***** 練習用本文 *****

減少傾向は2025年も続く。2025年第1四半期の出荷台数は90万台、同第2四半期の出荷台数は80万台、同第3四半期と同第4四半期の出荷台数は65万台と予測する。2025年通年の出荷台数は前年比32.0%減の300万台になる(予測値)。
ニアライン向けは2024年第4四半期まで5四半期連続で急成長
「ニアライン(NL)」向けHDDの出荷台数は4分野の中で唯一、増加傾向を示してきた。しかし2022年には第1四半期の1,868万台から第4四半期の1,060万台へと急激な減少に見舞われる。減少傾向は2023年も続き、第3四半期には895万台にまで落ち込む。第4四半期は前期比で増加するものの990万台と回復は弱い。
ところが2024年は第1四半期が1,230万台とかなりの回復を見せる。その後も第2四半期が1,381万台、第3四半期が1,852万台、第4四半期が1,653万台と順調に台数を伸ばしていく。2023年第4四半期から5四半期連続で前四半期(前期)を上回った。2024年通年の出荷台数は前年比48.4%増の5,846万台と大幅な成長を見せた。需要の増加に生産の増強が追いつかない状態だとする。
2025年もニアライン向けは好調を維持する。第1四半期は1,640万台と前期から13万台ほど減少するもの、第2四半期は1,670万台、第3四半期は1,720万台、第4四半期は1,770万台と3四半期連続で前期を超えて成長する(予測値)。2025年通年の出荷台数は前年比16.3%増の6,800万台と2桁成長を予測する。
3.5インチATA向けの減少傾向は2025年に底を打つか
「3.5インチATA」向けHDDの出荷台数は2020年第4四半期に2,688万台でピークを迎えた。2021年も近い水準を維持したものの、2021年後半から減少傾向が続いてきた。2021年第3四半期から2023年第1四半期まで、7四半期連続で前期比がマイナスとなった。2023年第1四半期の出荷台数は1,115万台で、ピーク時(2020年第4四半期)の41%にまで落ち込んだ。2023年第2四半期は1,210万台とわずかに回復するものの、同第3四半期は1,120万台、同第4四半期は1,020万台と前期比で減少した。

*****

**練習課題:**
- a) HDD出荷台数の本文に記された、ニアライン向けHDDの2024年の四半期ごとの出荷台数をすべて挙げてください。
- b) HDD出荷台数の本文について、最後の文の後に続く内容を書いてください。
後に続く項目は、本文とは別個の資料です。

***** 提示資料 *****

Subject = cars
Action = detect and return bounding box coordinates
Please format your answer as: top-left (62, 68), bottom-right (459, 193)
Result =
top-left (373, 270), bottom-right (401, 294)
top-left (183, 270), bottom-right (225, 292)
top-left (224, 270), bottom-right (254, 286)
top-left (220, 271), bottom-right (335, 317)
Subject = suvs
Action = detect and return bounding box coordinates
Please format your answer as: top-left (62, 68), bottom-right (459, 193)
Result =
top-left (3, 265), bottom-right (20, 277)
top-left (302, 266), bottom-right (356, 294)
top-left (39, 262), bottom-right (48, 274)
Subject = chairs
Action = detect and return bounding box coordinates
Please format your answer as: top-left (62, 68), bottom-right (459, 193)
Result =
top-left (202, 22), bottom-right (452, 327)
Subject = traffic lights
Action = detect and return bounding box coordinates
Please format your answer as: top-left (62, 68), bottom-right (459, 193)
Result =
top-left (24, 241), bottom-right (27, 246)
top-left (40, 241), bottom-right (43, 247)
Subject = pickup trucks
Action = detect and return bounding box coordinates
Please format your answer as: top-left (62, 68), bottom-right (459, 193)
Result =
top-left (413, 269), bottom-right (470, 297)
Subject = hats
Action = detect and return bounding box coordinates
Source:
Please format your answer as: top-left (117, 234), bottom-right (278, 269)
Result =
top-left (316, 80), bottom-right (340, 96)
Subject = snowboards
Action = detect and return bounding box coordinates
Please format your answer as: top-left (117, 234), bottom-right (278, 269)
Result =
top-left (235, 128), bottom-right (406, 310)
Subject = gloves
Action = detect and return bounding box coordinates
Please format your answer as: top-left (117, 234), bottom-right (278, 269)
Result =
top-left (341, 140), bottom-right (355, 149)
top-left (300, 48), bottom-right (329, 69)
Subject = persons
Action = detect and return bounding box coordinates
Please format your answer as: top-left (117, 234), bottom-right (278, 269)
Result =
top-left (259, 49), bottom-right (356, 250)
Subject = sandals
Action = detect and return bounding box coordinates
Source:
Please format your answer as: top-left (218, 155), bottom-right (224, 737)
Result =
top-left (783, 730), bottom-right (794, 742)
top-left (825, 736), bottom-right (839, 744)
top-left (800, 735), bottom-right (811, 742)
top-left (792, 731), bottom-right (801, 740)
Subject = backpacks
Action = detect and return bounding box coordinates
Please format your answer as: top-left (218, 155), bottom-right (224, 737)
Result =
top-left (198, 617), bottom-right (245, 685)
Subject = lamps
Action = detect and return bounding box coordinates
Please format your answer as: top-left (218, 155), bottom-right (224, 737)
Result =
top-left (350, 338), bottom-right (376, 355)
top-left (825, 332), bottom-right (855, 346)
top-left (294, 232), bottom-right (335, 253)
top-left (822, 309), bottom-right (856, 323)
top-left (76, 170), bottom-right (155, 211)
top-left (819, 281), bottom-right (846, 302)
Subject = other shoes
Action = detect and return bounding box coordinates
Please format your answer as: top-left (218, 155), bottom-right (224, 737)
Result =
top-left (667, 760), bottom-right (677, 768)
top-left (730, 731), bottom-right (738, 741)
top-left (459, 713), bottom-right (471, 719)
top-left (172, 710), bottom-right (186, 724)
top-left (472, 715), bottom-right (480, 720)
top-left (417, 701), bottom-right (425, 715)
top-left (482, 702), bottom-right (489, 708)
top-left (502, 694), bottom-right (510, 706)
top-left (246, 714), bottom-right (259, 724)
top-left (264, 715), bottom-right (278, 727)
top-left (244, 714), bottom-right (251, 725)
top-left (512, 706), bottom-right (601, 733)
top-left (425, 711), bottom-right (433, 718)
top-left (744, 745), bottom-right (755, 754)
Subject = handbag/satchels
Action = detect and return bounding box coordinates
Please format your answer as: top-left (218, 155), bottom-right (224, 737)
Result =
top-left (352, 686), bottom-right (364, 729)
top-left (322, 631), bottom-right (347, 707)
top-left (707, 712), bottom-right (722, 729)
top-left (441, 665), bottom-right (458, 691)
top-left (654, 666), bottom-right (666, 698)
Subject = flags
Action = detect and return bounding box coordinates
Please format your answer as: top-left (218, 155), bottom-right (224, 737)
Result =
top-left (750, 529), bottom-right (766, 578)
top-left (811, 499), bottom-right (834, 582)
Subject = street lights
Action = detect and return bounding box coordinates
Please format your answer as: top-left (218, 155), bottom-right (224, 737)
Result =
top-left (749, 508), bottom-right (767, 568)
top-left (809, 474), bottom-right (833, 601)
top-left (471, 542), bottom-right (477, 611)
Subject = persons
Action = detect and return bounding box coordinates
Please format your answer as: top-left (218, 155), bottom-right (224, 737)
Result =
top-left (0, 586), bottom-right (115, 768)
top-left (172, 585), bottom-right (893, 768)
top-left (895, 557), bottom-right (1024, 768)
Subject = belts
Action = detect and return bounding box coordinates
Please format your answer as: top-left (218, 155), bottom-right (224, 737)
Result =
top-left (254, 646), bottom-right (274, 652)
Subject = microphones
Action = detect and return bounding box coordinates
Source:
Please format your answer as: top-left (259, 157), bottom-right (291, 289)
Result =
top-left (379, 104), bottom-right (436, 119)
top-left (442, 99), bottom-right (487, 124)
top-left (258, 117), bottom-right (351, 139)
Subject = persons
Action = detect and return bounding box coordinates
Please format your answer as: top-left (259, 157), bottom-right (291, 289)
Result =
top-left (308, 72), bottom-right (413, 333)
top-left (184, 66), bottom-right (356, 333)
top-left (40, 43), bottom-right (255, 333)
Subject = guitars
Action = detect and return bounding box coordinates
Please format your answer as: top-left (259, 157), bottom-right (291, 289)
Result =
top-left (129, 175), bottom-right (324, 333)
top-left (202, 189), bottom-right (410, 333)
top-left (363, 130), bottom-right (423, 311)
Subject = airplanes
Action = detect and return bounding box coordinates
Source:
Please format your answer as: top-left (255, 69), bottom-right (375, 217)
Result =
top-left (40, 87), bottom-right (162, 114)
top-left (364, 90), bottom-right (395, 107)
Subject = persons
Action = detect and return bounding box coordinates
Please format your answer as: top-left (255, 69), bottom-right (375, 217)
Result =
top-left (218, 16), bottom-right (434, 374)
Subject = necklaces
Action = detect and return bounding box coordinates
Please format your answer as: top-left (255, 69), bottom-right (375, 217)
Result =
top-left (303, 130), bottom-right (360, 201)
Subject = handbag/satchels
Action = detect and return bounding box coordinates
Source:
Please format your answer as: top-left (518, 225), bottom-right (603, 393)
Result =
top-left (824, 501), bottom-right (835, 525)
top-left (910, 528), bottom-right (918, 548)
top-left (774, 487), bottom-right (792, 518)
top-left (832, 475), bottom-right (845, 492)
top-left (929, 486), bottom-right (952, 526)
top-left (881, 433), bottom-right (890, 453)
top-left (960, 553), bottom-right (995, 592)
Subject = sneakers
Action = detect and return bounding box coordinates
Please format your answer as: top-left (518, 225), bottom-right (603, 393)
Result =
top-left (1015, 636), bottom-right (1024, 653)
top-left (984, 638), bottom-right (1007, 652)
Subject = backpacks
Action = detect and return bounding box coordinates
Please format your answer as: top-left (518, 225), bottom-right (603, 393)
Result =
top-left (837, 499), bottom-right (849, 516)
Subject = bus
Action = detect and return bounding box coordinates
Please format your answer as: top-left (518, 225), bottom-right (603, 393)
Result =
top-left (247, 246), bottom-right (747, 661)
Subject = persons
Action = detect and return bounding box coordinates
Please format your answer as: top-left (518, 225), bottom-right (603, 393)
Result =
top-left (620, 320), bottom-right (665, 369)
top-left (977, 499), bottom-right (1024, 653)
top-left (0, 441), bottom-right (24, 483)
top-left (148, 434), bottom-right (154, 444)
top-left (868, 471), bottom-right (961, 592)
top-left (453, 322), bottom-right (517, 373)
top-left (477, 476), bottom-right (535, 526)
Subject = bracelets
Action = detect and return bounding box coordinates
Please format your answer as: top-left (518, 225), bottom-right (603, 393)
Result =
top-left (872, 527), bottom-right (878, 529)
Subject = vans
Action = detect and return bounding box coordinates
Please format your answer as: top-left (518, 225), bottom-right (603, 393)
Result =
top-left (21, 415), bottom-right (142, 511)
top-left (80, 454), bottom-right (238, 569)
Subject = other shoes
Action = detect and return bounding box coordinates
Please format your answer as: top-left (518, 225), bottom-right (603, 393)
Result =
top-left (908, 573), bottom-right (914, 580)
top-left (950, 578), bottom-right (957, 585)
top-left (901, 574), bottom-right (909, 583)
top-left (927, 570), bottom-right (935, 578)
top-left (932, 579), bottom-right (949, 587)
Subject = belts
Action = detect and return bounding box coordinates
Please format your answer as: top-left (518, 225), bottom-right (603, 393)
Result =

*****

**解答一覧:**
- a)
第1四半期：1,230万台
第2四半期：1,381万台
第3四半期：1,852万台
第4四半期：1,653万台

- b)
2024年になっても減少傾向は続く。第1四半期の出荷台数は933万台でついに1,000万台を割り込んだ。第2四半期は941万台、第3四半期は912万台と回復せず、第4四半期は787万台に減少した。2024年通年の出荷台数は前年比20.0%減の3,573万台である。
2025年の四半期別出荷台数は第1四半期が820万台、第2四半期が830万台、第3四半期が830万台、第4四半期が820万台とあまり変わらない。2025年通年の出荷台数は前年比7.6%減の3,300万台と予測する。四半期別の出荷台数では、底を打ったように見える。
2.5インチモバイル向けの出荷台数は3年間で半分以下に
「2.5インチモバイル」向けHDDの出荷台数は、「3.5インチATA」向けと同じ2020年第4四半期にピークを迎えた。同期の出荷台数は2,728万台である。しかし。2021年第1四半期以降は2022年第3四半期まで7四半期連続で前期比がマイナスを続けた。同期の出荷台数は968万台で、ピーク時の35%と3分の1強に過ぎない。
2022年第4四半期は1,125万台とわずかに回復するものの、2023年はすべての四半期で1,000万台を割り込み、950万台~712万台の間で推移した。2024年も減少傾向は止まっていない。第1四半期の出荷台数は661万台、第2四半期は609万台、第3四半期は621万台、第4四半期は640万台となり、すべての四半期で前年の最低水準である712万台(2023年第3四半期)に達していない。2024年通年の出荷台数は前年比22.0%減の2,531万台である。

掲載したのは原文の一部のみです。